62. How do I write a resume after taking a break from the workforce?

I re-entered the workforce not too long ago (only to leave it again). But I did have to work on my resume, and here are some things that were helpful to me:

  • I kept a list of resume-related accomplishments for years. Brainstorm everything that you’ve done that is job related and stick it down in a document. Then edit through it later.
  • You can include work you didn’t get paid for. Volunteer work and freelance work and random hobbies can be things to include in your resume if they are related to the job you are applying for. I liked designing websites, so I included freelance web designer on my resume, even though I wasn’t always paid for my designs.
  • Improve skills. It’s a good idea to keep improving skills throughout your life and keep learning.
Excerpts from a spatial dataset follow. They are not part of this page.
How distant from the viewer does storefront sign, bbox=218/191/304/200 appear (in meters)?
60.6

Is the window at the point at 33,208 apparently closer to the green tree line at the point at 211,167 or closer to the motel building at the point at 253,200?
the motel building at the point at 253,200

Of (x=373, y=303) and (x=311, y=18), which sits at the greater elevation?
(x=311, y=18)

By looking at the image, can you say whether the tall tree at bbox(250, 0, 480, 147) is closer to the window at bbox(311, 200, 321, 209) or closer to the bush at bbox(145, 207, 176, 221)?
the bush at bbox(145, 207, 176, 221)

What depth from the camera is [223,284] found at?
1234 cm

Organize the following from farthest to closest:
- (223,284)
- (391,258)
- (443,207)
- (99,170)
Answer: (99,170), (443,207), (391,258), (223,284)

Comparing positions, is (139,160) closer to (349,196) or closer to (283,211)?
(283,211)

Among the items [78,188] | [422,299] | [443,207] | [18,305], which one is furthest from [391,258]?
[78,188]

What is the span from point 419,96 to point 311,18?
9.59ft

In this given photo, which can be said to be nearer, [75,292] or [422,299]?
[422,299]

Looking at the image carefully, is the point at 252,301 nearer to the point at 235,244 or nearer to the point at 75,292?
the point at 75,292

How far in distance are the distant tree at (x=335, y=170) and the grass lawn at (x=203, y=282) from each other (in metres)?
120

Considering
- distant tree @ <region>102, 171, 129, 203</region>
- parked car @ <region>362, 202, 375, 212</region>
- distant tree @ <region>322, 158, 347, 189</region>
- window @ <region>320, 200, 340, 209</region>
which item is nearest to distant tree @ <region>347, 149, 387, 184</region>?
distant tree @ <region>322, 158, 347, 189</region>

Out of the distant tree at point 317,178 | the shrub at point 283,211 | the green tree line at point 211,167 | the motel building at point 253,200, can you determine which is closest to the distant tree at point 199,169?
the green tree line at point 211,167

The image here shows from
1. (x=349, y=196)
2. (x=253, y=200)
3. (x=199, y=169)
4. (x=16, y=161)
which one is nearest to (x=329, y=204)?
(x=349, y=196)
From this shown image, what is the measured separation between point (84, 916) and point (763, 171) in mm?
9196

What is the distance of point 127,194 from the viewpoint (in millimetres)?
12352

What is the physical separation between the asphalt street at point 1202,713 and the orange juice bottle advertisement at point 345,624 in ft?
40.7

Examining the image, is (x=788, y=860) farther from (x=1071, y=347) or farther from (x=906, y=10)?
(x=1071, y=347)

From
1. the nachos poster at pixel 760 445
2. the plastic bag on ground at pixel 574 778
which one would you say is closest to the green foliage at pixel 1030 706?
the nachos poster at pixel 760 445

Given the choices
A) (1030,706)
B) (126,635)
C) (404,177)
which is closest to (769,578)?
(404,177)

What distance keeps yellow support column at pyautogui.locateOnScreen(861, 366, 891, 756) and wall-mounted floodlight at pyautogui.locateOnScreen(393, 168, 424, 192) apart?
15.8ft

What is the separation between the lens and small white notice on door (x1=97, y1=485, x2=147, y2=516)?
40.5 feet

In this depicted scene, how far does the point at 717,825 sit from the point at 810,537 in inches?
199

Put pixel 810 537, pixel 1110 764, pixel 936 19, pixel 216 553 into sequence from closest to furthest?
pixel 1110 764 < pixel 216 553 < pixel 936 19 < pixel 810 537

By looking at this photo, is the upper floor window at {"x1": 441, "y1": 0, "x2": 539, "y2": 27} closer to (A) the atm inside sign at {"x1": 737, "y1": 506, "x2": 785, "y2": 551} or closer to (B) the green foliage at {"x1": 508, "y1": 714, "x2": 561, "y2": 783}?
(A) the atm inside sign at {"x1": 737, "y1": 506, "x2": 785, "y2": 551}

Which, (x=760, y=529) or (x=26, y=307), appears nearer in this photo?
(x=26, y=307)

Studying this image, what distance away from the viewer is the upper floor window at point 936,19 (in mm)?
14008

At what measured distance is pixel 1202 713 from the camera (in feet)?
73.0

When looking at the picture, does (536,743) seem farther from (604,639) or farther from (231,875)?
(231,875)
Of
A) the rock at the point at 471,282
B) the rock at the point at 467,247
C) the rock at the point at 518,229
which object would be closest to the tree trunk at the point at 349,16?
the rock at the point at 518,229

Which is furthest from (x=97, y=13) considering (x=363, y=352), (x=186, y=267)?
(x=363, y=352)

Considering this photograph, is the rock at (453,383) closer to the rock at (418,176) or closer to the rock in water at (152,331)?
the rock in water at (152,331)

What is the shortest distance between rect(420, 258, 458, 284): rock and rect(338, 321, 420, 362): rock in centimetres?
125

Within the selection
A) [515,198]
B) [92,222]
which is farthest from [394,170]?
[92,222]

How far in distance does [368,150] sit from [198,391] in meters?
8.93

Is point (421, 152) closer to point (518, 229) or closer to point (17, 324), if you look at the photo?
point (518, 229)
  • Use years, not dates. Instead of saying that you worked at a job from August 2010-September 2013, just say that you worked at the job for three years.
  • Design your resume for the job you’re applying for. Sometimes I’ll have random experience or skills that is specifically related to a job announcement, and I have to make sure to add those in.
  • Be specific.
  • You don’t have to include everything. A resume is a highlight reel and should not be comprehensive.
  • Don’t lie, exaggerate, or hide. You want your resume to be representative of your best self, not your imaginary self.
  • But don’t get too humble. Even if an accomplishment doesn’t really feel that impressive to you, you should probably still include it in your resume.